WHAT YOU SHOULD DO = Output the part of the Beowulf article between "Beowulf is an" and "of Hrothgar's people.", inclusive, word for word.

GIVEN TEXT =
○ ○ ○
Beowulf

From Wikipedia, the free encyclopedia
Jump to: navigation, search
The first page of the only manuscript of Beowulf.

Beowulf is an Old English heroic epic poem. It is not known who wrote it, but it was originally written down between the 8th and the 11th century. The only copy of Beowulf that still exists is from about 1010. Beowulf is 3182 lines long.

The protagonist of the poem is Beowulf. The poem is named after him. In the poem, Beowulf fights three monsters: Grendel and Grendel's mother, and later in his life an unnamed dragon.

Story[change | change source]

Hrothgar, a Danish king, has built a big mead hall, which is called Heorot. Hrothgar and his people live a good life and celebrate in Heorot. But then they are attacked by Grendel, who comes to Heorot every night and kills some of Hrothgar's people.

Beowulf is a Geatic warrior from Geatland (modern southern Sweden). He hears of Hrothgar's troubles with Grendel. Beowulf and his men leave Geatland to help King Hrothgar.
○ ○ ○
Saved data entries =
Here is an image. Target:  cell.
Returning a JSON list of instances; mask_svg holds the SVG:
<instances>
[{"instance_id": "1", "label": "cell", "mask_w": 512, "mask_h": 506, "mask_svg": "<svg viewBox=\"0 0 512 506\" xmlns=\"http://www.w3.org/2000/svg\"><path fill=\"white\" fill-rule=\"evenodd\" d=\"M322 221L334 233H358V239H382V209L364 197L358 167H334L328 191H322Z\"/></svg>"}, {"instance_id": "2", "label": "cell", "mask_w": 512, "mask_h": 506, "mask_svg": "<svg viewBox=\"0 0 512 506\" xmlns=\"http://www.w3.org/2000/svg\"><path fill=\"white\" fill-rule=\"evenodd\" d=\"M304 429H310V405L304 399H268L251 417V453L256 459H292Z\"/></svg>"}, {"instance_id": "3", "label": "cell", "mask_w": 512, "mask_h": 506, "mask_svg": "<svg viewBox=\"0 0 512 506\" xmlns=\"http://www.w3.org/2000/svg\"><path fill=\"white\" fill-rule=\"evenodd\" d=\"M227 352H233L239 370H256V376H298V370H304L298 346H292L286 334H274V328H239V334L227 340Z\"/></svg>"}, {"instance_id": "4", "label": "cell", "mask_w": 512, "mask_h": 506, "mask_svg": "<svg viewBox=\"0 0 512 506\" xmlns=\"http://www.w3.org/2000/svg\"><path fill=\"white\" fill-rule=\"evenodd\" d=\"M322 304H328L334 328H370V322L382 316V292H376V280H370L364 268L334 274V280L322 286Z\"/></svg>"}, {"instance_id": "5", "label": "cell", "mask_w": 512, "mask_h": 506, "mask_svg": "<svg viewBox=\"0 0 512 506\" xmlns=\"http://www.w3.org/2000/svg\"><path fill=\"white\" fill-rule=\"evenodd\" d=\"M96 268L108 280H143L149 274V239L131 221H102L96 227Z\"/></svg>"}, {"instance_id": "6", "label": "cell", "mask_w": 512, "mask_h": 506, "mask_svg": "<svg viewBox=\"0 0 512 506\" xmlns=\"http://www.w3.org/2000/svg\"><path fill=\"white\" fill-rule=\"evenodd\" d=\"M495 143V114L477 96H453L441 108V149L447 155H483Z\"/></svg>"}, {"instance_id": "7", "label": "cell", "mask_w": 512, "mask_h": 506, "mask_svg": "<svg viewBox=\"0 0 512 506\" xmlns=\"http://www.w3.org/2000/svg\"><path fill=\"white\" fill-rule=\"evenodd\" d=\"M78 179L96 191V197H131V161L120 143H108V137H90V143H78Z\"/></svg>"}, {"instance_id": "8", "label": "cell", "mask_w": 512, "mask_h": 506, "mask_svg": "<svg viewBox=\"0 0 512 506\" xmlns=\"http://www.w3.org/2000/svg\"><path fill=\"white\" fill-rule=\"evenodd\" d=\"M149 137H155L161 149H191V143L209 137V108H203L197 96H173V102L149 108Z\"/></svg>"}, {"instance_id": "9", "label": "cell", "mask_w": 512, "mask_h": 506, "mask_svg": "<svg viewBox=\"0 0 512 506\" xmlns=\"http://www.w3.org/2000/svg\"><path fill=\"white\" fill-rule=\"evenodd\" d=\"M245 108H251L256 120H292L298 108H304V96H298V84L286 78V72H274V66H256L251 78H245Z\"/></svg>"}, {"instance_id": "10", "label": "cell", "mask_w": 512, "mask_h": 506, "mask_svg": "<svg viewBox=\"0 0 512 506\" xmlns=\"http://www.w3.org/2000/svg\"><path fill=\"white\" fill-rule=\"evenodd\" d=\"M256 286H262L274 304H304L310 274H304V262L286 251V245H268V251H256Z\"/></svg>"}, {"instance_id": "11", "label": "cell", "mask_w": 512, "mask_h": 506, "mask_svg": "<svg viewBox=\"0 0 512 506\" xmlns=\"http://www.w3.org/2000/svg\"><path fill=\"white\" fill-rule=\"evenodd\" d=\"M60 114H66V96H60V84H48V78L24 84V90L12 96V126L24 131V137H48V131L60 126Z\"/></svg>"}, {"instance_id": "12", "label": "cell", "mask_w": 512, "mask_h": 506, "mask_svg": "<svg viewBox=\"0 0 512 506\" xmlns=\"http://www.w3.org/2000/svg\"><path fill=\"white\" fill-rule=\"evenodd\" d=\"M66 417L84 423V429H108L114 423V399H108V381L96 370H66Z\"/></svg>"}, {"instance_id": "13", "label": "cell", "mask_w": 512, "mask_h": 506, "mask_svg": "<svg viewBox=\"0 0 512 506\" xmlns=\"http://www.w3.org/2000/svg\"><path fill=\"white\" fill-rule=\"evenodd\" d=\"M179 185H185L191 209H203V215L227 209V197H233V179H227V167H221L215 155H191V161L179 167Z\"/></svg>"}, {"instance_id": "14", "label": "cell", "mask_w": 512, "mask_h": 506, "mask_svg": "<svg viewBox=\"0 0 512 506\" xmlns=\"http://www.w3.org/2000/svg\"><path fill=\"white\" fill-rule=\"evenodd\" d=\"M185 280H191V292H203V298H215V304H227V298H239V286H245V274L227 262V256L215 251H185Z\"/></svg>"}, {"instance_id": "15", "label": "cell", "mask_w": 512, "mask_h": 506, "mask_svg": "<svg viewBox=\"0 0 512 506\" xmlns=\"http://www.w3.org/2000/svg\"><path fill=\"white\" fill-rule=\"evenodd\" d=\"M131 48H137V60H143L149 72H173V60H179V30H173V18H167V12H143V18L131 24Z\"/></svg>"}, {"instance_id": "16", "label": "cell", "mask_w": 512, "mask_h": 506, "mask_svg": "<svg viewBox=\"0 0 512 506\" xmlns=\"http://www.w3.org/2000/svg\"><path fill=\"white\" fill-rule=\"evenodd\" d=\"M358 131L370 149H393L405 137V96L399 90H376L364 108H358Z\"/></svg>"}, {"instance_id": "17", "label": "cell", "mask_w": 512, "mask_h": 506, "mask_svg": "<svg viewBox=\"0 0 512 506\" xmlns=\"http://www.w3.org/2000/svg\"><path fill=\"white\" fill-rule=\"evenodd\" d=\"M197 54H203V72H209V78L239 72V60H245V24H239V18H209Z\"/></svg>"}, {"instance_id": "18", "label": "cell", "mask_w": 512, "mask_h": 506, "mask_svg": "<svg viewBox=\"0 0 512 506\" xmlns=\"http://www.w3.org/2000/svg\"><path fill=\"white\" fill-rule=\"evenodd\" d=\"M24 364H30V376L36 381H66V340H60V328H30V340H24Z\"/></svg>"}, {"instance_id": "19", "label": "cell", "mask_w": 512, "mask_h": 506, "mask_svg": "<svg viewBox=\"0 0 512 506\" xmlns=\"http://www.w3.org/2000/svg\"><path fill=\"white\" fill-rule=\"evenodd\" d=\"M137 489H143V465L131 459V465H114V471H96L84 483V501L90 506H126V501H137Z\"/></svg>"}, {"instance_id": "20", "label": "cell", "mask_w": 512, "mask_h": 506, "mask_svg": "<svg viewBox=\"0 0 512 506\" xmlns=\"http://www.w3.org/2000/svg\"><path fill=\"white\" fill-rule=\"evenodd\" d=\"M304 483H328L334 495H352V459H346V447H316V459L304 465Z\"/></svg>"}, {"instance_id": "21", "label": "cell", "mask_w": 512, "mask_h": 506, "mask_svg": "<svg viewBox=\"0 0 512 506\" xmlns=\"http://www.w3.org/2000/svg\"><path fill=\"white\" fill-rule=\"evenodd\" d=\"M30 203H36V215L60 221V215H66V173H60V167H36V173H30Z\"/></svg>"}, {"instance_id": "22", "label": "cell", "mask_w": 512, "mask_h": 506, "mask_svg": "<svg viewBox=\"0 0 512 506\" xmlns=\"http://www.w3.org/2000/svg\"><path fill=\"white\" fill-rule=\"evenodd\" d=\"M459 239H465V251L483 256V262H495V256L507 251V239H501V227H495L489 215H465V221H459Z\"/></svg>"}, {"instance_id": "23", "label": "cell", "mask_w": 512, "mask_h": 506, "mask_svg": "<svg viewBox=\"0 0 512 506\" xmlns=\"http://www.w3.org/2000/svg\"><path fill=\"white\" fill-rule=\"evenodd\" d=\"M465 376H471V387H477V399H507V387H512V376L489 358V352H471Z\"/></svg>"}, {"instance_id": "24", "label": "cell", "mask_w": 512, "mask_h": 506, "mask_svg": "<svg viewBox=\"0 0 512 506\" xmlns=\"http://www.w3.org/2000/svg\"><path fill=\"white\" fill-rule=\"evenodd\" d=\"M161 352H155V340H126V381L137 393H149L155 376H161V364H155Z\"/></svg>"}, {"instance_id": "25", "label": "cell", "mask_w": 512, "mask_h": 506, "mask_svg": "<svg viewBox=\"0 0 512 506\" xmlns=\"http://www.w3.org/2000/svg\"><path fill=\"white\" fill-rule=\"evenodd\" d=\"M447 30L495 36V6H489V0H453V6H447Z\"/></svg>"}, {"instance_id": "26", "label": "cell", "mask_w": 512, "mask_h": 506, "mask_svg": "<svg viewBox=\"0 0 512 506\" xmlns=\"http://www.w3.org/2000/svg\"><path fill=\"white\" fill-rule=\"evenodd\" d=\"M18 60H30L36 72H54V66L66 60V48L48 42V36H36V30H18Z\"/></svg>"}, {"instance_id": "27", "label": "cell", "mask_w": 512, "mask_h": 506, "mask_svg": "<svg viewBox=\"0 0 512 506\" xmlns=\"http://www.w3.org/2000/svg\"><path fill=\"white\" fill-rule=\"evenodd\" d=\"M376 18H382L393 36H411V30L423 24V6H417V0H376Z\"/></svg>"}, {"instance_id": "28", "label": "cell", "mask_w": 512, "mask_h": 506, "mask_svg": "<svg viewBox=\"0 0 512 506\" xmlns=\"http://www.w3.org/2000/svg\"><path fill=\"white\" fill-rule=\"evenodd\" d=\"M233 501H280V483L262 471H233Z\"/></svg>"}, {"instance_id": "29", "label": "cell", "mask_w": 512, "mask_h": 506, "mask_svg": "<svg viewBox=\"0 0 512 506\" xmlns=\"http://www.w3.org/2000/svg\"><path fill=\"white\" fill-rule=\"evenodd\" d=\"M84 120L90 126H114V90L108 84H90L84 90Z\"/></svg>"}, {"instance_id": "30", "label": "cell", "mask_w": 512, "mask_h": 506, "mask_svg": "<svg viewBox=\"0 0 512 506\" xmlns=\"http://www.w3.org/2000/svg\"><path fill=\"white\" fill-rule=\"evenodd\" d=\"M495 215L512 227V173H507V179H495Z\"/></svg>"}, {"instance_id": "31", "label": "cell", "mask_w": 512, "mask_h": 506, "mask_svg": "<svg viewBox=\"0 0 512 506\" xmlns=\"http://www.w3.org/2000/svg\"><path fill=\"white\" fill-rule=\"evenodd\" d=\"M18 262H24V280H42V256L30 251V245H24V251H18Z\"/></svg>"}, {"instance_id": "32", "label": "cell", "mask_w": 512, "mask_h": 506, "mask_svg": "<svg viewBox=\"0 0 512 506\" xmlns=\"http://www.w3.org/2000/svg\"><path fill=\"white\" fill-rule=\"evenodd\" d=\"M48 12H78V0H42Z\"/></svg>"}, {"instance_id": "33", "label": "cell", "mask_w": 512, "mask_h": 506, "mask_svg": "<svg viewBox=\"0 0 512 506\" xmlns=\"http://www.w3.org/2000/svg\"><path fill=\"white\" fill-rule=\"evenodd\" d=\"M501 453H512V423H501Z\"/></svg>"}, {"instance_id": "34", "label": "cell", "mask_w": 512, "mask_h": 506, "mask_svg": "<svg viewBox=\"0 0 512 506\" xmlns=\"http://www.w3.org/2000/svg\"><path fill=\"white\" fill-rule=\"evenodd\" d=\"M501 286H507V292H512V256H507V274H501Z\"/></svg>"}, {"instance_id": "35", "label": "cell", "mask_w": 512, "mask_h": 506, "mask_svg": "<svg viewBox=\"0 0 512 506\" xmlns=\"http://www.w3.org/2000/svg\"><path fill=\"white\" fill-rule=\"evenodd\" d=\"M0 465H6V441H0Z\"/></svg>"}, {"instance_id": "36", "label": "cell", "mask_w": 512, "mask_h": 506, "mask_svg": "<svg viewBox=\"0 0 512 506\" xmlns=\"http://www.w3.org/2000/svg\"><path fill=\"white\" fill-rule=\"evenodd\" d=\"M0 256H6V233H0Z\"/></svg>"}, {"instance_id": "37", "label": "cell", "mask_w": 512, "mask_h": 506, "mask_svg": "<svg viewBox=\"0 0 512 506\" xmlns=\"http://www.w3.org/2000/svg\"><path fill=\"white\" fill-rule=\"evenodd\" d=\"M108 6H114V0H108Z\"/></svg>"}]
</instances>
○ ○ ○
ANSWER TO THIS TASK =
Beowulf is an Old English heroic epic poem. It is not known who wrote it, but it was originally written down between the 8th and the 11th century. The only copy of Beowulf that still exists is from about 1010. Beowulf is 3182 lines long.

The protagonist of the poem is Beowulf. The poem is named after him. In the poem, Beowulf fights three monsters: Grendel and Grendel's mother, and later in his life an unnamed dragon.

Story[change | change source]

Hrothgar, a Danish king, has built a big mead hall, which is called Heorot. Hrothgar and his people live a good life and celebrate in Heorot. But then they are attacked by Grendel, who comes to Heorot every night and kills some of Hrothgar's people.